Living Frugally: Do-It-Yourself

Thinking back to my younger days, I remember many adults who insisted on doing certain things themselves instead of paying someone else to do it. I remember many conversations where a family member or friend explained to one of my parents that they had replaced a window, built their own shed, or even fixed the family vehicle transmission. At the time, I just thought it was how folks lived their lives…it was normal.

Somewhere along the line however, mending your own shoes instead of buying a new pair, or making your own laundry soap became almost completely unheard of. I strongly believe this has contributed to the decline of financial freedom in America. We have exchanged money-saving hard work for the luxury of convenience. However, we can return to the Do-It-Yourself (DIY) ways of the past in order to prosper today.

Here are some of my favorite DIY tips:Do It Yourself

Stop buying laundry soap. My wife discovered a recipe for laundry soap awhile back that yielded a big bucket of soap that was easily three times what we’d get if we bought a bottle of traditional laundry soap. Then she discovered an even simpler recipe which I’ll share with you. It’s really easy: one part Borax and one part Arm & Hammer Washing Soap. Use one tablespoon per load. That’s it. This recipe will outlast a bottle of store bought detergent three times over. I took a 16 oz. mason jar, filled it with half of each ingredient, and I’ve used it for over a month now, doing about three loads of laundry per week. I have just under 1/4 of the bottle left. That’s what I call savings!

Don’t buy food, Grow it. I read a blog a few weeks ago on GreenMoneyStream in which the author spoke of the family garden they’d planted. They enjoyed the taste of fresh fruits and veggies along with the convenience of not leaving home for the things they’d grown. Also, this family sold the excess fruits and veggies earning back almost all they had initially invested in creating the family garden. In today’s economic climate this was a very smart move. This family is not far from the point where their garden will be listed as a genuine asset because the income it generates will surpass the cost of upkeep.

Learn to Barter. On the island of St. Croix, where I was born, my dad planted a large garden on three sides of the half-acre we lived on. He was a welder and pipe-fitter at the time and my mother was great at crochet and embroidery. They both used their talents as well as their large, productive garden to barter for things they needed. One barter in particular I remember was my dad giving away about fifteen pounds of fruit in exchange for the iron shafts he wanted so that he could build a swing set for his five children. My mother taught crochet and embroidery classes at the private school I attended in exchange for a reduction in tuition cost. These barters and others allowed my parents to keep money in their savings account, where it continued earning interest, yet they were still able to acquire what they needed. I think it’s also important to note that my parents eventually built a big house, debt free, years later. How big? Five-bedroom, four and a half bath, library, living room, dining room, formal dining room, media center, two fire places, a patio for the master bedroom, exercise room, and foyer.

Consider your talents and abilities; and determine a way to use them to save money and potentially create an income for yourself. There is no reason we cannot follow the example set by those who came before us and profited by harnessing the DIY attitude!

Blogger-in-Chief here at RetirementSavvy and author of Sin City Greed, Cream City Hustle and RENDEZVOUS WITH RETIREMENT: A Guide to Getting Fiscally Fit.

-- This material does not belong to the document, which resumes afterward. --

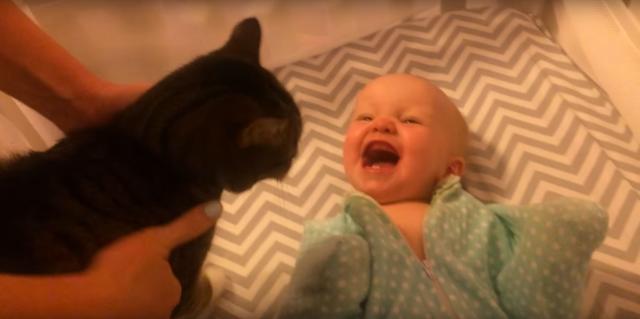 【再生回数500万目前】無類のネコ好き赤ちゃんが「ネコ来たー!!!」と大はしゃぎする様子がネットで大人気! / ネットの声「本当にネコが好きなんだね」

  1. I used to be able to do nearly all my own car repairs – but these days manufacturers have made this nearly impossible for back yard mechanics like me by linking most parts to a cars electronic management system.
    Brakes, and oil changes are all i can manage these days. Saves me a bit of money but the car still has to go to a dealership for its major services.
    My dad was never interested in DIY so everything I do I have learnt from friends.
    One thing I will say is that the ability to do DIY is all about confidence and a determination to finish a job to a high standard.
    Theres nothing worse (or as obvious) as a poor quality DIY job.
    My wife often is often critical that I always have half a dozen un-finished DIY jobs in progress – but hey – I’m a guy!

    • Mike, Great point with regards to DIY and maintaining a high standard. There is wisdom in knowing what you can do safely and smartly…at a high standard. As with many things, sometimes you have to know for what and when to call a professional. Thanks for stopping by, my friend.

  2. I’m very glad that the family garden is paying off for you Green Money Stream. Thanks for serving as proof that it’s possible to be more self sufficient than the govt. would have us believe!!

  3. Your parents provided you with an excellent financial education and are clearly role models for those of us looking to harness our DIY attitude. I agree that we are seeing that less and less in American society and it is unfortunately just not a valued quality among the masses. But I will continue to strive to improve my own skills and self-reliance.

    Thanks so much for the mention! It has taken a few years, but our family garden is now starting to develop into a small side income as well as providing healthy produce.